Осужденный вздрогнул, и молитва зазвучала громче, резче. Дыхание явно давалось человеку с трудом, каждый вдох и выдох сопровождался громким хрипом. Руки тряслись, а бледная кожа больше напоминала воск. Затаив дыхание, толпа наблюдала, как палач одной рукой схватил жертву за волосы и с силой потянул, обнажая светлую линию шеи.
Человек продолжал что-то говорить; голос звучал низко и хрипло.
— Нет… нет… — повторял он.
Толпа напряглась, пытаясь разобрать последние предсмертные слова.

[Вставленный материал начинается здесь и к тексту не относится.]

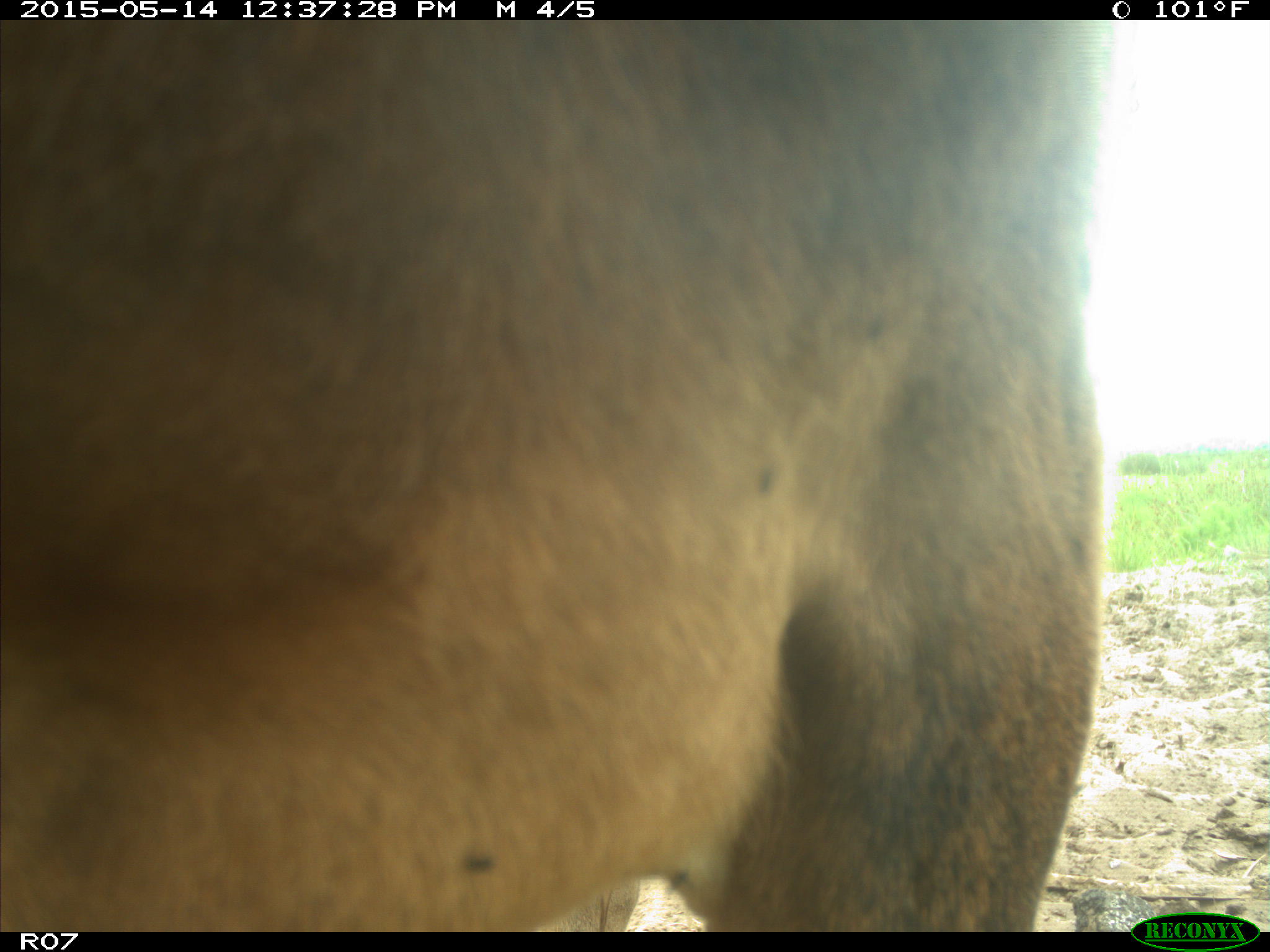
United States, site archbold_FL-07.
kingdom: Animalia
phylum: Chordata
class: Mammalia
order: Artiodactyla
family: Bovidae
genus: Bos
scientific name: Bos taurus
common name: domestic cow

Все произошло без фанфар и даже без предупреждения. Мясник еще сильнее потянул за волосы, одновременно медленно вонзая лезвие в шею. Брызнула кровь, обдав и жертву, и палача, и обреченный как-то совсем жалко поднял руки, пытаясь смахнуть безжалостное железо, распиливающее его плоть с устрашающей методичностью. Потом раздался негромкий звук — некрасивый, хриплый крик; он длился всего лишь одно мгновение. Ноги несчастного подогнулись, но палач крепко держал его, не давая упасть и в то же время не прекращая пилить — теперь уже кость. Еще пара движений, и дело сделано! Голова повисла в мощной руке, а тело мешком осело на деревянный помост. На щеках страшного трофея все еще ощущалось движение мышц, а глаза оставались открытыми в жуткой имитации жизни.

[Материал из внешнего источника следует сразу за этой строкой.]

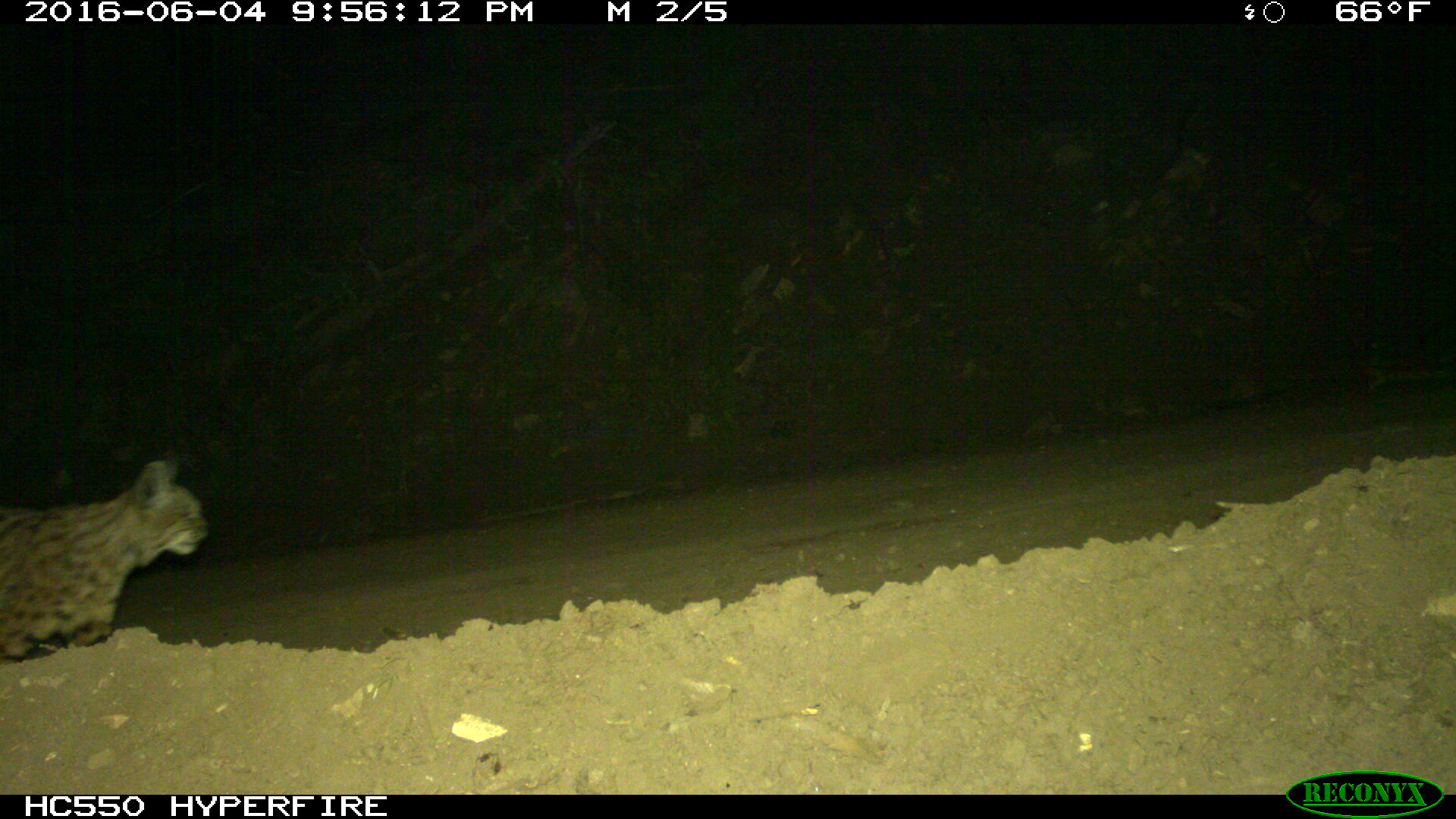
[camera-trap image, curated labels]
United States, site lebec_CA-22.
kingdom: Animalia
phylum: Chordata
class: Mammalia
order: Carnivora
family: Felidae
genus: Lynx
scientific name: Lynx rufus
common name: bobcat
Lynx rufus (bobcat).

По толпе прошел приглушенный вздох; руки, как по команде, поднялись, чтобы прикрыть готовые закричать рты. Теперь вся площадь, словно зачарованная, наблюдала, как скользит с помоста на камышовую подстилку обезглавленный труп. Многие зрители даже приподнялись на цыпочки, стараясь получше разглядеть все подробности происходящего на эшафоте. Из поднятой вверх головы текла кровь, заливая тогу палача, и ткань казалась уже не коричневой, а черной. От резкого движения челюсть отвалилась, открывая зубы и язык.

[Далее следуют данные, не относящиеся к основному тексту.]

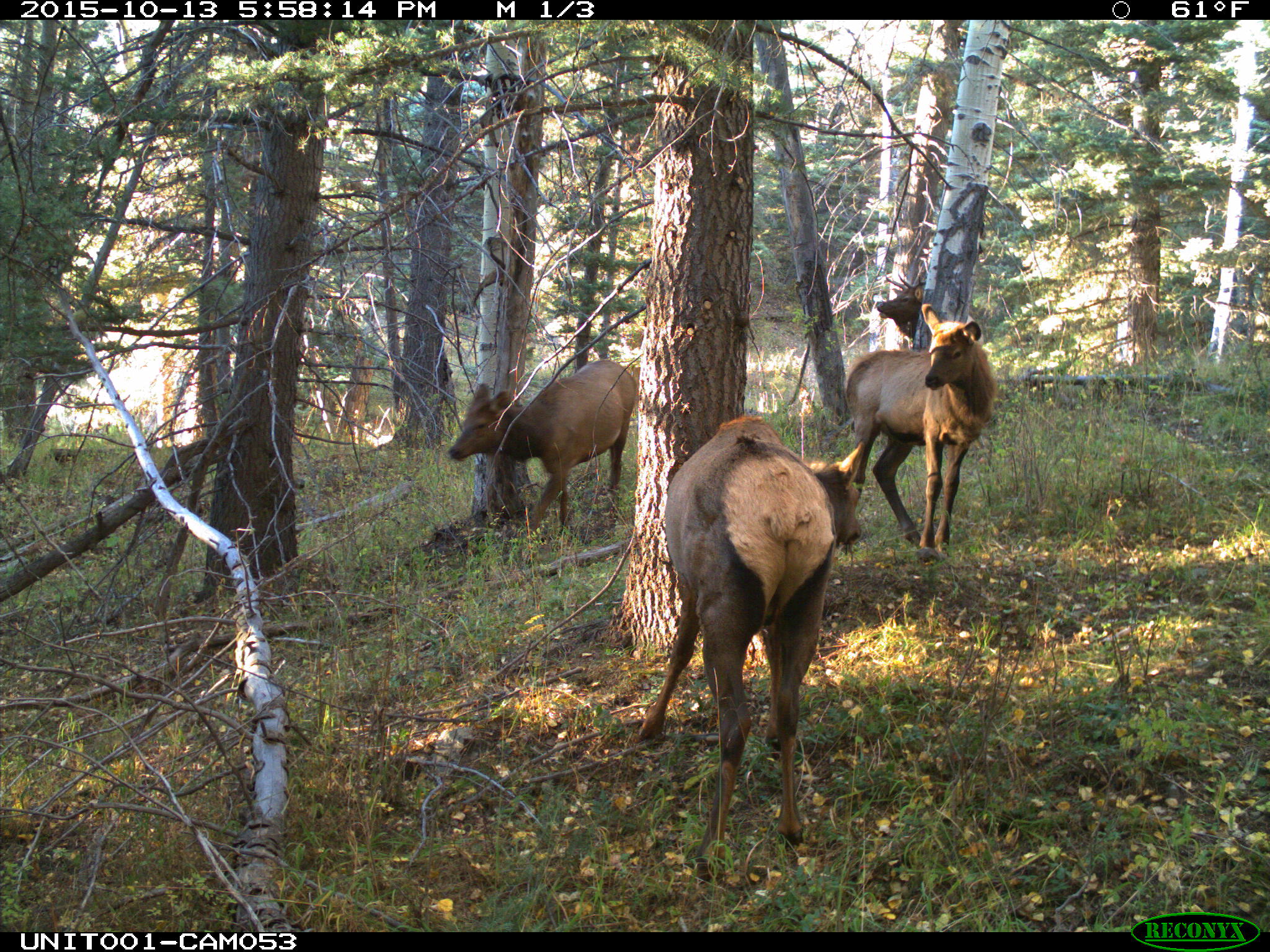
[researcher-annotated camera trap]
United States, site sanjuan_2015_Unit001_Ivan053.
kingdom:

Одного из пока еще живых осужденных вырвало. Он пронзительно, душераздирающе закричал. Двое других тоже сразу потеряли контроль над собственными поступками и, крича и стеная, принялись умолять о пощаде. Толпу это зрелище почему-то очень позабавило, зрители разразились громким, истерическим хохотом. Палач тем временем невозмутимо сунул безжизненную голову в большой полотняный мешок и повернулся к следующей жертве. Схватив отчаянно вопящего осужденного за ухо толстыми пальцами, он поднял его на ноги.
Юлий не мог больше смотреть на страшное, варварское зрелище. Он опустил голову и так и простоял до самого конца церемонии. Красс повернулся в его сторону, однако эдил сделал вид, что ничего не заметил. Толпа радостными криками встречала каждую из четырех голов, а Цезарь так и стоял, не в силах понять сограждан. Все увеселения, за которые так щедро платил Красс, не способны были захватить их так, как это дикое, кровавое зрелище.
Вот он, его народ: безумная толпа, заполнившая размокшее под дождем Марсово поле. Пресыщенный чужим ужасом улюлюкающий сброд, призванный считать себя властителем города. Как только казнь закончилась, лица просветлели, словно приподнялся какой-то темный занавес. Родственники радостно обращались друг к другу, шутили и улыбались. Сомневаться не приходилось: работать в день казни уже никто не собирается. Сейчас все войдут в огромные городские ворота и направятся прямиком к винным лавкам и трактирам, по дороге шумно обсуждая зрелище. На несколько часов проблемы собственной жизни отступят в тень. Город соскользнет в вечернюю тьму без обычной суеты и спешки на улицах. Жители спокойно и крепко заснут, а проснутся свежими и отдохнувшими.